Usage will be daily (I plan to use cron to start it when my kid comes home)
Short cartoons and cartoon shows, but majority 1080p (hence stroiooing for speed, and mirroring for some safety (short recovery time).
It's not a bad idea, but it is overkill for your application. Streaming requires good large-file (sequential) transfer speeds, it doesn't require fast random access.
Normal XRAID should be more than enough for 1080p streaming for home users. A single 1080p stream requires at most 8 MB/sec (full BlueRay), and most 1080p rips are in the 1-2 MB/sec range. XRAID/RAID-5 can deliver about 100 MB/s large file speeds on a gigabit network.
Were you having streaming issues before? Are you streaming with Plex? If not, what are you using?
ovidiu wrote:
Am I OK with just one SSD for tiering (What happens if the SSD dies, will the data on HDD still be available? And use 6th slot for hot spare for the Hdd's Raid 10?
Tiering isn't caching - my understanding is that the folder and file descriptors (e.g. the metadata) are only saved in the SSD RAID group. So you should assume that the full file system will be lost when the SSD fails.

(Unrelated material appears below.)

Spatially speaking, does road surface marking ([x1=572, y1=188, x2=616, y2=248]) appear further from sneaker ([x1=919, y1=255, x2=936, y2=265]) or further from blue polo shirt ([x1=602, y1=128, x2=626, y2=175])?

If you have a backup plan in place (as you should of course), then you could risk using one SSD. But normally you should have two.
Also, since the two SSDs are mirrored, they will both reach their write limit at about the same time. At some point you probably will want to stagger them (for instance, replacing one SSD about half way through it's useful life).
ovidiu wrote:
(I plan to use cron to start it when my kid comes home)
Just use the power schedule built into the web ui.